Ces derniers temps, histoire d’exister un peu, on a vu une
ministre de la justice défendre une loi, une agitatrice catho-rigolo la
combattre, des adeptes de la peinture corporelle se dénuder et brailler dans
une cathédrale, un chômeur s’immoler par le feu et un papa grimper sur une grue (Notons
au passage que grimper sur une grue est depuis toujours une activité très
prisée des pères de famille mais qu’auparavant ils le faisait discrètement, que si ça pouvait
se passer dans les ports, les grues en question n’étaient pas d’acier ni toujours
de bois et qu’enfin il se livraient à ce hobby pour leur seul plaisir égoïste
et non pour le salut de leurs enfants).
Or donc, si on veut donner un minimum de visibilité à ses
actions il faut faire dans le spectaculaire et l’original. Seulement, tout le
monde n’a pas sous la main une opposition prête à dégainer des amendements par
milliers. Réunir plusieurs centaines de milliers de personnes afin qu’elles
défilent à Paris pour défendre l’évidence demande du temps et une certaine
logistique. Profaner un site religieux requiert un niveau de connerie et une
impunité qu’on ne rencontre pas chez tous ni partout. S’immoler par le feu est
douloureux et suppose un dégoût de la vie qui n’est pas donné à tout le monde. Grimper
sur une grue (du type appareil de levage en acier) suppose la proximité d’un
port ou d’un chantier.
On s’aperçoit donc que pour réussir son coup, il faut non seulement
trouver une action sortant de l’ordinaire mais que celle-ci se produise dans un
lieu ad hoc (Assemblée Nationale, rues d’une capitale, cathédrale gothique,
agence de Pôle Emploi, port de Nantes, etc.) Mais ce n’est pas suffisant.

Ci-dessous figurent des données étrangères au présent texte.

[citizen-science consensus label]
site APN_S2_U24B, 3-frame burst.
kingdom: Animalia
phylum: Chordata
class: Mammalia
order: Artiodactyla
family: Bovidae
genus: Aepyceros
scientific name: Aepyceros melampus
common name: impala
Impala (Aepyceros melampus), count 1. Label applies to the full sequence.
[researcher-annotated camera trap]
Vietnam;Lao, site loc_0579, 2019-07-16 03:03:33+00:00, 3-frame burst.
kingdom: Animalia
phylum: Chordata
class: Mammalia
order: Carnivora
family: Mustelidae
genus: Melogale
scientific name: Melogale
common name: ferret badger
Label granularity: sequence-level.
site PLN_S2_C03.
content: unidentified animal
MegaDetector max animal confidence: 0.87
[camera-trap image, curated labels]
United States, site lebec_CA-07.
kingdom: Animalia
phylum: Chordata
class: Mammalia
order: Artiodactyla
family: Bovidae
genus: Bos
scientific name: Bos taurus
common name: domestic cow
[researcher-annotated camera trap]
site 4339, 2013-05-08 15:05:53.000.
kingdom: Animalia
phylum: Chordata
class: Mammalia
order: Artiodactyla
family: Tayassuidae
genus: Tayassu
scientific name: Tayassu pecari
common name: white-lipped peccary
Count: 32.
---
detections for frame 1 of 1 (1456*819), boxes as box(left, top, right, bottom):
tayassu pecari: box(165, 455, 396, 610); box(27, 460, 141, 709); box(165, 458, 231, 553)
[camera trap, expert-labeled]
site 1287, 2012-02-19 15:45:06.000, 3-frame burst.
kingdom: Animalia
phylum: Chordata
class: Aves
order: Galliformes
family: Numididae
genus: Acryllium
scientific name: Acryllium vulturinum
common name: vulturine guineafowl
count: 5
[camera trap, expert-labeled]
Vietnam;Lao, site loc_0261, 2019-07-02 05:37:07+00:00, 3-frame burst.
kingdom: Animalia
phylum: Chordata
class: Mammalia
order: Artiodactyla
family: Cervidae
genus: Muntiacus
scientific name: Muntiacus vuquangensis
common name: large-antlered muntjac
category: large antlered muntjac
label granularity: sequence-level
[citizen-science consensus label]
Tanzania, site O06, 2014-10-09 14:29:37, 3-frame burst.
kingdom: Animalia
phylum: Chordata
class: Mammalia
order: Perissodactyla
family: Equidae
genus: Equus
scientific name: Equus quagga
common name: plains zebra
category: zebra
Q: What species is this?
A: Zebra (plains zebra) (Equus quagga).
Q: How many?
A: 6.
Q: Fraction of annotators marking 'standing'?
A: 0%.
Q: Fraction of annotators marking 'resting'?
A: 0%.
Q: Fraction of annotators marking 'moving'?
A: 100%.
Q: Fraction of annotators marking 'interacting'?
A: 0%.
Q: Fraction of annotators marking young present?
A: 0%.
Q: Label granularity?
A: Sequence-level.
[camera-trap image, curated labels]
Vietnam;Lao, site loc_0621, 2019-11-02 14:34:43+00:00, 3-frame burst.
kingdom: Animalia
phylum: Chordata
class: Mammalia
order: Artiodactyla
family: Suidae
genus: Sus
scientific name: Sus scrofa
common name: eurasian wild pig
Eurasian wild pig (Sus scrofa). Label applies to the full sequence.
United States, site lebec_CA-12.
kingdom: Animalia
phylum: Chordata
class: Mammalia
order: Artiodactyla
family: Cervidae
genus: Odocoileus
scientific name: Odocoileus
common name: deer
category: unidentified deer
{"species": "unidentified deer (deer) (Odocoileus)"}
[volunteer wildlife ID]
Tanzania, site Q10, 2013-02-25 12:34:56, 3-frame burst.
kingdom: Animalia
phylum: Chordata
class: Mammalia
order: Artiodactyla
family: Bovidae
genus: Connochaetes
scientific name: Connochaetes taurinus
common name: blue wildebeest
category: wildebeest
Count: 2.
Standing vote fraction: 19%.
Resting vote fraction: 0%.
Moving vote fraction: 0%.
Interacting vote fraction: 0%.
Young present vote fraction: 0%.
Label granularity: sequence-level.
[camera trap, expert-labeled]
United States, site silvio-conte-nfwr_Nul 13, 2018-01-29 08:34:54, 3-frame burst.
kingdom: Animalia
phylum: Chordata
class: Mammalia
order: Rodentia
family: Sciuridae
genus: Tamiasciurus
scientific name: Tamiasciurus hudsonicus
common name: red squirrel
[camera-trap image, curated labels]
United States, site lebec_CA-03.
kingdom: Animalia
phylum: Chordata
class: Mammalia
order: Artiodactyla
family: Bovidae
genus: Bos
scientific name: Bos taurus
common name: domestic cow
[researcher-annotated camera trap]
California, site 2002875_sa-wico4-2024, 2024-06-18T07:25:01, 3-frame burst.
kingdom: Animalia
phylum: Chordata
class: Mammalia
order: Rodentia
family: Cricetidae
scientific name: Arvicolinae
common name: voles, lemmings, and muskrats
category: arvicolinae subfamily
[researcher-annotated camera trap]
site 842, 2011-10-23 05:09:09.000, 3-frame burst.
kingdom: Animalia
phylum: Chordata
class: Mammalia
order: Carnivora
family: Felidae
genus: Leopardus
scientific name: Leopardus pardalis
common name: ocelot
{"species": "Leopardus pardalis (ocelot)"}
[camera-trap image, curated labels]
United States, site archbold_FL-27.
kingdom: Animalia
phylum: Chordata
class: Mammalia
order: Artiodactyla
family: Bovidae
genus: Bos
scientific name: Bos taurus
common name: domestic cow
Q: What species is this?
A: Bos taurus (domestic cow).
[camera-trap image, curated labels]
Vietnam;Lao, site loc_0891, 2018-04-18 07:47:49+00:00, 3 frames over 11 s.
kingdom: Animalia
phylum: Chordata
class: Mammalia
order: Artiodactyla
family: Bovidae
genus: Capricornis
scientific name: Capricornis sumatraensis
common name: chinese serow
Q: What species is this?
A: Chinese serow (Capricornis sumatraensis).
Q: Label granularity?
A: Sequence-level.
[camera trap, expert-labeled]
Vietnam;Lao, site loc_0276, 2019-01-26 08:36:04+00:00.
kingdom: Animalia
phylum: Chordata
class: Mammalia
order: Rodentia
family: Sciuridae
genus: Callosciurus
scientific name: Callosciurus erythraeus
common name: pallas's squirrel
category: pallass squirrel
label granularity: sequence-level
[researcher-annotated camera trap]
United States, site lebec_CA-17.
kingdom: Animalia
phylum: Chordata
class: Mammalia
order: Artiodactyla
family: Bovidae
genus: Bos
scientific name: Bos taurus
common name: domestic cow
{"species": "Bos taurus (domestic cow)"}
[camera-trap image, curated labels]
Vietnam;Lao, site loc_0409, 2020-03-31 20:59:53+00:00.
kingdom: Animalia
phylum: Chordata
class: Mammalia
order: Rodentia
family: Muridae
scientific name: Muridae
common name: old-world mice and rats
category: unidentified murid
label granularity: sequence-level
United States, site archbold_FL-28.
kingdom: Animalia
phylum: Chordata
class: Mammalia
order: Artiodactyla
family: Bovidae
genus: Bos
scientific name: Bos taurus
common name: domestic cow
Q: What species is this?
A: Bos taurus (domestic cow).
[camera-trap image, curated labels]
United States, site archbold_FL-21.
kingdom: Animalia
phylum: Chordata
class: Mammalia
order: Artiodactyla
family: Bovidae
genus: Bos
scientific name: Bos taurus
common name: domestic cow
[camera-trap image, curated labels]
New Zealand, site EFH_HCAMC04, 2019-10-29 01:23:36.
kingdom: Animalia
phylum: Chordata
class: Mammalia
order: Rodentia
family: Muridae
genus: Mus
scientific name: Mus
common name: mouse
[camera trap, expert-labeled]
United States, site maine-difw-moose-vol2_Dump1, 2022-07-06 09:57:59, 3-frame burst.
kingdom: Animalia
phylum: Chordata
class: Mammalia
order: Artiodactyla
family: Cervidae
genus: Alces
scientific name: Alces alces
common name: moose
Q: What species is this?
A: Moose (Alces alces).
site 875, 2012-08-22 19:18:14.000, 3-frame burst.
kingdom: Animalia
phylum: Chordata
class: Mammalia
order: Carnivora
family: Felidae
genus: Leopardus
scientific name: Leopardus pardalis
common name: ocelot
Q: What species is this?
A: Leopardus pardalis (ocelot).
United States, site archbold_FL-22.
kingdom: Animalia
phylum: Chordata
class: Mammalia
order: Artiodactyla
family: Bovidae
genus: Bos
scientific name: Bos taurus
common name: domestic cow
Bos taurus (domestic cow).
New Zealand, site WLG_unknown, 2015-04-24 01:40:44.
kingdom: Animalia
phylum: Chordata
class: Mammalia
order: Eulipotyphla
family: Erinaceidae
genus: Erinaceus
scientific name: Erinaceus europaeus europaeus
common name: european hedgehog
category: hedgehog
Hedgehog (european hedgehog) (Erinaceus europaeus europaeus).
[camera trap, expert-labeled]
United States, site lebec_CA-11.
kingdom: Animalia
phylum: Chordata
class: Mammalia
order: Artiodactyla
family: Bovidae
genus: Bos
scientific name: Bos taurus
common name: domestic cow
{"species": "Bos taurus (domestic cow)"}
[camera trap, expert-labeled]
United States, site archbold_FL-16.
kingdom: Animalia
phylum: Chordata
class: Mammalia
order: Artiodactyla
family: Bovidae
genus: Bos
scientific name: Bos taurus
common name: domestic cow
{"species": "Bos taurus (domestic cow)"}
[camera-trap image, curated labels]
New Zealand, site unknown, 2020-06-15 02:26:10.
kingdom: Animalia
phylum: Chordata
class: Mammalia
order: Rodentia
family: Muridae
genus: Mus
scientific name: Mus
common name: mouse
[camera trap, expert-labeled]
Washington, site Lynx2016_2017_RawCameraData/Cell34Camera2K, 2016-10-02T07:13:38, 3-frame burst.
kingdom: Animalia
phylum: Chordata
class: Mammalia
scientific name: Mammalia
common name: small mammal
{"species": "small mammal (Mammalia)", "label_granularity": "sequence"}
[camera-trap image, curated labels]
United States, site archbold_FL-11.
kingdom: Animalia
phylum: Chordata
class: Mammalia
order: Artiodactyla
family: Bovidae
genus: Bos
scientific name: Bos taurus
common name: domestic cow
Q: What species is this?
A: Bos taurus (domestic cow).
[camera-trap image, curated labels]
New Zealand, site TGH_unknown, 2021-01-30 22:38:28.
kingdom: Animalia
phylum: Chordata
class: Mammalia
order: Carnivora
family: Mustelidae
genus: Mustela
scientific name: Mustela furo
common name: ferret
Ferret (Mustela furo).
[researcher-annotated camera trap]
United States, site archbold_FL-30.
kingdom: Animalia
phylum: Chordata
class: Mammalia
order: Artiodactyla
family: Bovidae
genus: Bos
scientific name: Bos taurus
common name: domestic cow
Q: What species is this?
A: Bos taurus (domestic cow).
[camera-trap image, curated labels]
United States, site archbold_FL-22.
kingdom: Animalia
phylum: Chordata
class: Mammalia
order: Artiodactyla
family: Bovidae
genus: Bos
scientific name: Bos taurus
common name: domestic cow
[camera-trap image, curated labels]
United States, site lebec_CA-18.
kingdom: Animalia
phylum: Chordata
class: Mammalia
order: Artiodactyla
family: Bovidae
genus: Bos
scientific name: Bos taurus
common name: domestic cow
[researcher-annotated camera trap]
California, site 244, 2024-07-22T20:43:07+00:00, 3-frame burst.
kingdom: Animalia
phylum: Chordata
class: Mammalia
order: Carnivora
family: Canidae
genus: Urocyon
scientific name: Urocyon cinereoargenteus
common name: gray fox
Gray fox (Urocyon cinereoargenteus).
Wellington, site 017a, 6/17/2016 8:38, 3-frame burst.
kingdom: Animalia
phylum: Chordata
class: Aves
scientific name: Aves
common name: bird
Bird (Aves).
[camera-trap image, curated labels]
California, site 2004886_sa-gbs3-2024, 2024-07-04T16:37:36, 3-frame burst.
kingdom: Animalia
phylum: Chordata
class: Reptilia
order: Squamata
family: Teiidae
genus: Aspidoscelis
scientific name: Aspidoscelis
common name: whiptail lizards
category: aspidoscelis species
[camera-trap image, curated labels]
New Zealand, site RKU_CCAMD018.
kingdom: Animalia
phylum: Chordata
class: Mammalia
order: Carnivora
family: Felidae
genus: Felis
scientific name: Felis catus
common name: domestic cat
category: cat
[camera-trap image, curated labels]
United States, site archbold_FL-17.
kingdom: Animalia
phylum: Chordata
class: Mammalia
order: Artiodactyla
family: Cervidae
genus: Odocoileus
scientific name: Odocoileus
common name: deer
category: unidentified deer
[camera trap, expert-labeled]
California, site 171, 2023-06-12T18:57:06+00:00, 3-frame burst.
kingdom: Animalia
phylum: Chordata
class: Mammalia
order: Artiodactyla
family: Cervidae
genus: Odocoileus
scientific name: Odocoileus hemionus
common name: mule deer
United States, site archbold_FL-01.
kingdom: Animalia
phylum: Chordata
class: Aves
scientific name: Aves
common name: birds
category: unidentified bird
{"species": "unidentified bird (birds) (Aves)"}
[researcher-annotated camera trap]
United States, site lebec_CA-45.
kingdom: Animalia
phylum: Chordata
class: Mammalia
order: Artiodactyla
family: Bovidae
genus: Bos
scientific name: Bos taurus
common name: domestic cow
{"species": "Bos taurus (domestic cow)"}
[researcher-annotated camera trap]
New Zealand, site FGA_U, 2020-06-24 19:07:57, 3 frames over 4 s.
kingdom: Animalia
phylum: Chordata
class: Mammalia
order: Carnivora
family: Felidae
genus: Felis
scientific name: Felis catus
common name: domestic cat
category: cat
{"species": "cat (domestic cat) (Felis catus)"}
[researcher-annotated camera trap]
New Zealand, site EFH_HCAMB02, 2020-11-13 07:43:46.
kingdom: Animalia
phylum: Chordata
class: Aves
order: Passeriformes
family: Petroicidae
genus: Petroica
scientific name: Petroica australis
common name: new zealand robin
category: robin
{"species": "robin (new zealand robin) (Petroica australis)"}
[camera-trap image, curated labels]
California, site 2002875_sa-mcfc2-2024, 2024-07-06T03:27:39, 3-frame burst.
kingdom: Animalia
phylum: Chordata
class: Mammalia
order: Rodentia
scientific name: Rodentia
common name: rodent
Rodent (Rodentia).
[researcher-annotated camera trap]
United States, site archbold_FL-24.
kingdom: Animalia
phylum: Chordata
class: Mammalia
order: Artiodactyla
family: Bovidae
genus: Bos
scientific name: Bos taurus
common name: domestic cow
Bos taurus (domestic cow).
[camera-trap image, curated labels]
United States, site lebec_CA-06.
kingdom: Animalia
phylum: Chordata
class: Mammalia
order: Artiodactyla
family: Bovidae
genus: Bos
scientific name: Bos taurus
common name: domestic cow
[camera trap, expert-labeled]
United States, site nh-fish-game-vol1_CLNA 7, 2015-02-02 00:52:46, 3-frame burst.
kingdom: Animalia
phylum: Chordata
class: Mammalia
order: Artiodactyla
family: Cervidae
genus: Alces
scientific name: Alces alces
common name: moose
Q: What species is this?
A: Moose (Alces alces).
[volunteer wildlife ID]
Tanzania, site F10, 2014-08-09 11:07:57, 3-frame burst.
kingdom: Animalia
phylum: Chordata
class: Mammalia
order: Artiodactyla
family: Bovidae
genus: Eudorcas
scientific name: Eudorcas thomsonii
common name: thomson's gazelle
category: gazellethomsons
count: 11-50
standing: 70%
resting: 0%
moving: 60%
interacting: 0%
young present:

Encore faut-il trouver une cause à défendre. Le genre de cause qui rencontrera
soit l’adhésion soit la désapprobation du bon peuple. Que la question concerne
ou non une partie importante de la population n’est pas un critère. Il s’agit
de faire beaucoup de bruit. Que ce soit pour rien n’a aucune importance. Ce qui
compte c’est qu’aux yeux des média et du quidam tout ce bruit paraisse justifié.
Si ces trois conditions ne sont pas réunies, inutile de s’agiter.
Afin que tout le monde comprenne, je prendrai un exemple
personnel : hier, constatant une croissance certaine de ma pelouse, je
décidai, profitant d’une exceptionnelle absence de précipitations, de tondre
icelle. L’affaire fut compliquée par la présence de nombreux monticules de
terre dus à l’action de cet ennemi du genre humain nommée la taupe. J’en fus marri. Je tenais une cause :
comme moi, des millions de Français sont à longueur d’année victimes des ravages
de ces noirs démons. Leur capture est délicate. Des échecs cuisants m’ont
amené, il y a beau temps, à renoncer à les piéger. Je ne suis pas seul a
contempler impuissant leurs déprédations. Une solution serait donc de créer un
corps municipal, départemental, régional, national, européen, voire mondial de
taupiers qualifiés, apte à délivrer l’humanité de ce fléau.
Seulement, comment parvenir à sensibiliser la population à cette
noble et primordiale cause ? Alerter mon député, afin qu’il dépose une proposition de loi ? Organiser une manif monstre ?
Me promener peinturluré et torse nu dans Notre-Dame en criant « Mort à la
taupe ! » ? M’immoler par le feu ? Faute de grues dans le
secteur, grimper sur une taupinière et
refuser d’en descendre tant que le gouvernement n’aura pas promis de mesures
drastiques ?
Je crains que ces
actions ne mènent à rien. Pour bien faire, il me faudrait trouver quelque chose
de plus novateur. La meilleure des causes, défendue de manière banale au
mauvais endroit, est perdue d’avance.